> **Data for review**:
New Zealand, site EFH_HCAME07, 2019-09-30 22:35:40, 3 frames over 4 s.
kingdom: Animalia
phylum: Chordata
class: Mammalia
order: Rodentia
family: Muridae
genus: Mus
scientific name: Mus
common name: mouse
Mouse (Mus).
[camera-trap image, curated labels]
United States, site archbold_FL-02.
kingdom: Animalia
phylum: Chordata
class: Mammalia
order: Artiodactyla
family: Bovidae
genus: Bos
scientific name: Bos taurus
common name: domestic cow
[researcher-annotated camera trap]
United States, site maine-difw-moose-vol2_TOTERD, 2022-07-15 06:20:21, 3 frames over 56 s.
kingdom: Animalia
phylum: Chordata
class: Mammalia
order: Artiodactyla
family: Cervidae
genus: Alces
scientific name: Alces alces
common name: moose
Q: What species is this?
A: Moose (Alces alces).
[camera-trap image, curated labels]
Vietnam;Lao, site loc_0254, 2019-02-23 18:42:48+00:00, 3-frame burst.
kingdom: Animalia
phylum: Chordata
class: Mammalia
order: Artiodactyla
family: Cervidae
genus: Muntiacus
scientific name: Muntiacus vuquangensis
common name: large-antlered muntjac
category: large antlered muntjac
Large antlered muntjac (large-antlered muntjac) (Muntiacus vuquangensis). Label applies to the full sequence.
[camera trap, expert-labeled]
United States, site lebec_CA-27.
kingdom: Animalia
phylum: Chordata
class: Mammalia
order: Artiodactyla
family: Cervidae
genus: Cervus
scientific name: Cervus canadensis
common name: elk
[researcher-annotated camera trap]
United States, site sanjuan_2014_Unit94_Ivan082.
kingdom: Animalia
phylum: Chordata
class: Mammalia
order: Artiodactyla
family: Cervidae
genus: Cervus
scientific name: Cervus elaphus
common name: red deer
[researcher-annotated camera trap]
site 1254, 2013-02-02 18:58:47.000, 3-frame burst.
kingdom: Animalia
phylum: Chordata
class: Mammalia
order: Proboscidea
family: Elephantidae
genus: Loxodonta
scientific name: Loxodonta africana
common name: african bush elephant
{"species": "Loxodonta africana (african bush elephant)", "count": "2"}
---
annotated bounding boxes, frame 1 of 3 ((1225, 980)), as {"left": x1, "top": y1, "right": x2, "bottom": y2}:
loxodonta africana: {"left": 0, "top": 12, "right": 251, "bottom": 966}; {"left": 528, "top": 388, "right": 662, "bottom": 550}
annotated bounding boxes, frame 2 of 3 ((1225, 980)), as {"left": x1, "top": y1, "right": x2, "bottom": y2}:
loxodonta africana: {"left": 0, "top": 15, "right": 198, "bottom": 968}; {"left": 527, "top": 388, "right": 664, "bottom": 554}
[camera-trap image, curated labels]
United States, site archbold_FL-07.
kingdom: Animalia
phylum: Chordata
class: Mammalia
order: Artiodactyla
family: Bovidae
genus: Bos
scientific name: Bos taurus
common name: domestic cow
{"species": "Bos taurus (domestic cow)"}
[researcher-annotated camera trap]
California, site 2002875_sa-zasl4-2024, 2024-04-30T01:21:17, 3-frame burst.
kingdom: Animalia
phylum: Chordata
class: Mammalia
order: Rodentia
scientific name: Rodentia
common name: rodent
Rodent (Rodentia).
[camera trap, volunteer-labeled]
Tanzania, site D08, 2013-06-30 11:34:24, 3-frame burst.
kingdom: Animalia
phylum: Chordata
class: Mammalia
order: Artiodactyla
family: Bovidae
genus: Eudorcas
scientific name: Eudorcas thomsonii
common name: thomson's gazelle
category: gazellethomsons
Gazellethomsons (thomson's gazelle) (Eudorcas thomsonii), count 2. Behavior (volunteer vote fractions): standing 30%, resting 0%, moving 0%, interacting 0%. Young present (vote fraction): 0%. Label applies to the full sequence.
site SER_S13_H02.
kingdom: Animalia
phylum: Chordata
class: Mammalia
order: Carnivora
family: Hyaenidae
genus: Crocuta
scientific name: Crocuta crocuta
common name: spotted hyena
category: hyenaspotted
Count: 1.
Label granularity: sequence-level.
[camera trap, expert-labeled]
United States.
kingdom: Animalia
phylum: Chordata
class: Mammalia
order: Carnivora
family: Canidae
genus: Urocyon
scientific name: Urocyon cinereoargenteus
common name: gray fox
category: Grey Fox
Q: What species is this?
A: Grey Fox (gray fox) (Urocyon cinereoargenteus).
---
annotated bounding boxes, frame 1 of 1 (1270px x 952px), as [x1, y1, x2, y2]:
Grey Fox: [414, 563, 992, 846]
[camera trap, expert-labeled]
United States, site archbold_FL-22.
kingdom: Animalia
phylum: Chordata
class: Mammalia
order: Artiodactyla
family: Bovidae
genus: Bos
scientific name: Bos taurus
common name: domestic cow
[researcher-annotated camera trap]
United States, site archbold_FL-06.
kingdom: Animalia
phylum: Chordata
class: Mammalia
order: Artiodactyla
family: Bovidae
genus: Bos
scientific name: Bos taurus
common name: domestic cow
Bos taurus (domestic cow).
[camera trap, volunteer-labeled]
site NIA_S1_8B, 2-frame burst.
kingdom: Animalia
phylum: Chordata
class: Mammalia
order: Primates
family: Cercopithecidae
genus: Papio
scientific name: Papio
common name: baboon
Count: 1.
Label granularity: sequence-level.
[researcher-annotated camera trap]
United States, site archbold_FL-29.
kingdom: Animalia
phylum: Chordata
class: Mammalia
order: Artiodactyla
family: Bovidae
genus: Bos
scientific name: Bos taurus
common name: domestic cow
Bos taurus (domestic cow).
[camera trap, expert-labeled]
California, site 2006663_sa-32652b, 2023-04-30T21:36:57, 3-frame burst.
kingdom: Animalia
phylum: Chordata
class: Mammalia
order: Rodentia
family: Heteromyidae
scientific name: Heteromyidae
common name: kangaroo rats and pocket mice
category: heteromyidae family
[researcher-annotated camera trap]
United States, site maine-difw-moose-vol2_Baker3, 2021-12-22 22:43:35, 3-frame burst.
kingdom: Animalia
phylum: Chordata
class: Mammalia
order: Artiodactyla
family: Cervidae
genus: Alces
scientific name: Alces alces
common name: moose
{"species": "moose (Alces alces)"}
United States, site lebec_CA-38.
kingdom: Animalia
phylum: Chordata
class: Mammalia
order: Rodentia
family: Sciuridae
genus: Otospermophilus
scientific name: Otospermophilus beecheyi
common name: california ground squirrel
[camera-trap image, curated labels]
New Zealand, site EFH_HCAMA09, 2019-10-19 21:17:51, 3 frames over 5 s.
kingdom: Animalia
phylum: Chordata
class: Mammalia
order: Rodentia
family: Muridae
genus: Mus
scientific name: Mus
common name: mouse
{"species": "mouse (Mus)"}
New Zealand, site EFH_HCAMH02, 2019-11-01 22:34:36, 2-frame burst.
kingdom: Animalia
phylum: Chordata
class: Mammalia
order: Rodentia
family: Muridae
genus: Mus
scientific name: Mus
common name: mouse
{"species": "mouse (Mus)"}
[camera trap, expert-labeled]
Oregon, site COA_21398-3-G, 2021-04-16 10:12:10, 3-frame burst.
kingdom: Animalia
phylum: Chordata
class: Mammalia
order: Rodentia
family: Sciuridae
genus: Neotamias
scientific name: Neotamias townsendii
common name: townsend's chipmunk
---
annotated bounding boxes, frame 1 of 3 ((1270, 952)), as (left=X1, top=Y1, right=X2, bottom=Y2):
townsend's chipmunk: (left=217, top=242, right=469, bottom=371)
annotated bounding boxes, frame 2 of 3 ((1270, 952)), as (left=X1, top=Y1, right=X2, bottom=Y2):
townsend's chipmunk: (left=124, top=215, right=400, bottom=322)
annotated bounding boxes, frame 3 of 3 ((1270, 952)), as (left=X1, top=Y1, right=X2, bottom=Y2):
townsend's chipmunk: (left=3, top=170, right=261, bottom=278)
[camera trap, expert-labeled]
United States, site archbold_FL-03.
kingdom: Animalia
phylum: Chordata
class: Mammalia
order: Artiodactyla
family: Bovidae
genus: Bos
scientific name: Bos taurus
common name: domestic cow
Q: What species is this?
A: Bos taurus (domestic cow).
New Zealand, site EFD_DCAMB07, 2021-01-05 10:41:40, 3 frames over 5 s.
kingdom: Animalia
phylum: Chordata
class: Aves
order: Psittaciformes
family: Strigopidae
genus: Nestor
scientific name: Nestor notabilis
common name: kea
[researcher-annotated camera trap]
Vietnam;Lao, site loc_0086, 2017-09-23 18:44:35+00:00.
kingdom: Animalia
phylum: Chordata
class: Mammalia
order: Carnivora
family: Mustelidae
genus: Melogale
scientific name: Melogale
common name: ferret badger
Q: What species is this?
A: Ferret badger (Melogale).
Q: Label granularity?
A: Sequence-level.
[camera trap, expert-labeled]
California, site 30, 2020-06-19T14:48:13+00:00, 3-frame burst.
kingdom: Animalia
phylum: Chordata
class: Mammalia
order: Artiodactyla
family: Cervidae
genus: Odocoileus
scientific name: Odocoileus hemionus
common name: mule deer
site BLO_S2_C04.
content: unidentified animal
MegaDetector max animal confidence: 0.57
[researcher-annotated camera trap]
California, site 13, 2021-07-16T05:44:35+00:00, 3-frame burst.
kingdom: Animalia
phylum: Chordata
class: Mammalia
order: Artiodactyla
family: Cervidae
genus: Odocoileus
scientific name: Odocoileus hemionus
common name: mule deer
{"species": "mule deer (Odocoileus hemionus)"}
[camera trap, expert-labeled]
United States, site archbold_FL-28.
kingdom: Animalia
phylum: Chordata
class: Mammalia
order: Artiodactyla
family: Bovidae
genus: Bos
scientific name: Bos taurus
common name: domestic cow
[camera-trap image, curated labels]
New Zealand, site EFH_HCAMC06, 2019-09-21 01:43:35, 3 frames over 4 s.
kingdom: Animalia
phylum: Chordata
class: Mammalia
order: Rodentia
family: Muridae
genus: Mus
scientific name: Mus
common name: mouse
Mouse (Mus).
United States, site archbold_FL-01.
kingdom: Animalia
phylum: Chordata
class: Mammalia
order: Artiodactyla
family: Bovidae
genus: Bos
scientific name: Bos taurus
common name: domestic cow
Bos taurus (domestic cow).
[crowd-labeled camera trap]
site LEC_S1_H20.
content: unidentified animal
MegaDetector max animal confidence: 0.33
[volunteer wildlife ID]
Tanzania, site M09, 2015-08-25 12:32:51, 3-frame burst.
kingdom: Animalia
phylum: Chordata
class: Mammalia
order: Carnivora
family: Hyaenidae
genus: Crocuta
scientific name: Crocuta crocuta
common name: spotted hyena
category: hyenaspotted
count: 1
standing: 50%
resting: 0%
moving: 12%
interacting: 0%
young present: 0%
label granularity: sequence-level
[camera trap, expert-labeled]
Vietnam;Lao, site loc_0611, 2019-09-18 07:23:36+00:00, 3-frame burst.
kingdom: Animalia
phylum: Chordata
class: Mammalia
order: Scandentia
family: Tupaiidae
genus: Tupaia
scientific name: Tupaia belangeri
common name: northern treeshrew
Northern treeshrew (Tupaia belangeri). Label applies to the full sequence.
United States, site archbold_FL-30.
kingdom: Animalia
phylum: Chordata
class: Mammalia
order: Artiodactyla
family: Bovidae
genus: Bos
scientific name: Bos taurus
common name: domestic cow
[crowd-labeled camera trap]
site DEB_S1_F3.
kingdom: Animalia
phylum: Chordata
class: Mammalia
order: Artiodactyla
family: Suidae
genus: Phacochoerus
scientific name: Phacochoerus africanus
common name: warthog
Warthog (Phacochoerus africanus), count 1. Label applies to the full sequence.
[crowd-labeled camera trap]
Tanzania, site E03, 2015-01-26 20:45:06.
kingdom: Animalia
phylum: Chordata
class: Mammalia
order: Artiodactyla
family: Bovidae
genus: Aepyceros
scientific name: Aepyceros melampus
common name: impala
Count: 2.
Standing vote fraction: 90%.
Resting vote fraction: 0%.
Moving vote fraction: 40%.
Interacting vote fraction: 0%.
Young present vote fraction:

> **Work item**: Copy down every line of the material above that includes the string "level".

> **Task output**:
Label granularity: sequence-level.
Label granularity: sequence-level.
A: Sequence-level.
label granularity: sequence-level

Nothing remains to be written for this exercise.